[begin Records for this task]
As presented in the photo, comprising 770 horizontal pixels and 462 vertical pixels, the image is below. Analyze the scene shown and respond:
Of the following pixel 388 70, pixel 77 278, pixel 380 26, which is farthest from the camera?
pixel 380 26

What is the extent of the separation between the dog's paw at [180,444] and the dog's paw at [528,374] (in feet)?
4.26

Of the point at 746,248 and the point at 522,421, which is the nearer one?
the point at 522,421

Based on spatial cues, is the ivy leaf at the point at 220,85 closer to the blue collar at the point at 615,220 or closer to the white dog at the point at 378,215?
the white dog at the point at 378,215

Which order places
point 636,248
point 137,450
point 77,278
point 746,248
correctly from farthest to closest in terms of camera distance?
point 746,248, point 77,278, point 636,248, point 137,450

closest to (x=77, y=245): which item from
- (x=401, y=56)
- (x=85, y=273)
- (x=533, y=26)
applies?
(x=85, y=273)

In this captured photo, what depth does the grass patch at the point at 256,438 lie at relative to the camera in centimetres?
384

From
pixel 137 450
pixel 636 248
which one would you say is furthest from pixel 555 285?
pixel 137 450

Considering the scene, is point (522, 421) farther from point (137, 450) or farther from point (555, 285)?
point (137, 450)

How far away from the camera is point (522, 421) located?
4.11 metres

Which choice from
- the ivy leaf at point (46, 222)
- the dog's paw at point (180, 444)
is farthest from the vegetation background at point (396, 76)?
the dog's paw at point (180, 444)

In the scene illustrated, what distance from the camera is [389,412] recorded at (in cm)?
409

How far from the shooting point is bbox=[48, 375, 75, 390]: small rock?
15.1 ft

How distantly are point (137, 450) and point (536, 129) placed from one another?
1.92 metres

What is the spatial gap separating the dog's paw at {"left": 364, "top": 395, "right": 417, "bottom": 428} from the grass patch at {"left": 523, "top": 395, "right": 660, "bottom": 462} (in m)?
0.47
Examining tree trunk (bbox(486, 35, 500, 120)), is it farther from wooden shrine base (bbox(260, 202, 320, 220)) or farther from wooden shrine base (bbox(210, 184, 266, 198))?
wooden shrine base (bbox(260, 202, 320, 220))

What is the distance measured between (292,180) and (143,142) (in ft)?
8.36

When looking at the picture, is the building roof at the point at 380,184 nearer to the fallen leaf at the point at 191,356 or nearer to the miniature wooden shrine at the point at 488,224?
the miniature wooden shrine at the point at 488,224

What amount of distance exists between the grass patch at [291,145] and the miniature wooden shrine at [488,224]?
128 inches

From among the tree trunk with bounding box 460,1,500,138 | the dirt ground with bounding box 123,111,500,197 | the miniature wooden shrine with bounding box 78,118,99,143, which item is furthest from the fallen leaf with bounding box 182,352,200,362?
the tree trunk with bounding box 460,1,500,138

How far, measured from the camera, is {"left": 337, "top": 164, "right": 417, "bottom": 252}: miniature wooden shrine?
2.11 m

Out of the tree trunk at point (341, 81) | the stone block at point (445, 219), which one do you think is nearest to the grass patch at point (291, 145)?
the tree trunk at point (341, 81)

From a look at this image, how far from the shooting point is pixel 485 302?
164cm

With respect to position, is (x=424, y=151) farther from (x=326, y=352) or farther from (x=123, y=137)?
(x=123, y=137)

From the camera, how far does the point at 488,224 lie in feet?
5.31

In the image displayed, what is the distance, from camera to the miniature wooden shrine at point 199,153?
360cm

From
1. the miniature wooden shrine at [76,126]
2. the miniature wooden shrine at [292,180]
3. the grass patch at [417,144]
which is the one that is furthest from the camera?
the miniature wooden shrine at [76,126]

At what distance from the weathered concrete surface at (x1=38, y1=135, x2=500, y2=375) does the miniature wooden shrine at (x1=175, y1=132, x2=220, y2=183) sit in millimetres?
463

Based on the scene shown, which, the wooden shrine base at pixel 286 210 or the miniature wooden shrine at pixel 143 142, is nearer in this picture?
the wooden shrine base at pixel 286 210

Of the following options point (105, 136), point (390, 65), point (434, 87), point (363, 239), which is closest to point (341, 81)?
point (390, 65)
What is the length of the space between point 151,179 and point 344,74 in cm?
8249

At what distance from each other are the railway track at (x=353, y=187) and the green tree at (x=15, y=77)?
[end Records for this task]
Do this ->
Write out again, word for word, the lines of the listing starting with its first line and going on through the line with "1.92 metres", including both.

Reply ->
As presented in the photo, comprising 770 horizontal pixels and 462 vertical pixels, the image is below. Analyze the scene shown and respond:
Of the following pixel 388 70, pixel 77 278, pixel 380 26, which is farthest from the camera?
pixel 380 26

What is the extent of the separation between the dog's paw at [180,444] and the dog's paw at [528,374] (in feet)?
4.26

Of the point at 746,248 and the point at 522,421, which is the nearer one?
the point at 522,421

Based on spatial cues, is the ivy leaf at the point at 220,85 closer to the blue collar at the point at 615,220 or closer to the white dog at the point at 378,215?
the white dog at the point at 378,215

Which order places
point 636,248
point 137,450
point 77,278
point 746,248
correctly from farthest to closest in terms of camera distance?
point 746,248, point 77,278, point 636,248, point 137,450

closest to (x=77, y=245): which item from
- (x=401, y=56)
- (x=85, y=273)
- (x=533, y=26)
applies?
(x=85, y=273)

In this captured photo, what depth does the grass patch at the point at 256,438 lie at relative to the camera in centimetres?
384

From
pixel 137 450
pixel 636 248
which one would you say is furthest from pixel 555 285?
pixel 137 450

Considering the scene, is point (522, 421) farther from point (137, 450) or farther from point (555, 285)?
point (137, 450)

How far away from the camera is point (522, 421) located?
4.11 metres

Which choice from
- the ivy leaf at point (46, 222)
- the dog's paw at point (180, 444)
is farthest from the vegetation background at point (396, 76)?
the dog's paw at point (180, 444)

In the scene illustrated, what distance from the camera is [389,412] recorded at (in cm)?
409

How far from the shooting point is bbox=[48, 375, 75, 390]: small rock?
15.1 ft

How distantly are point (137, 450) and point (536, 129) placed from one another?
1.92 metres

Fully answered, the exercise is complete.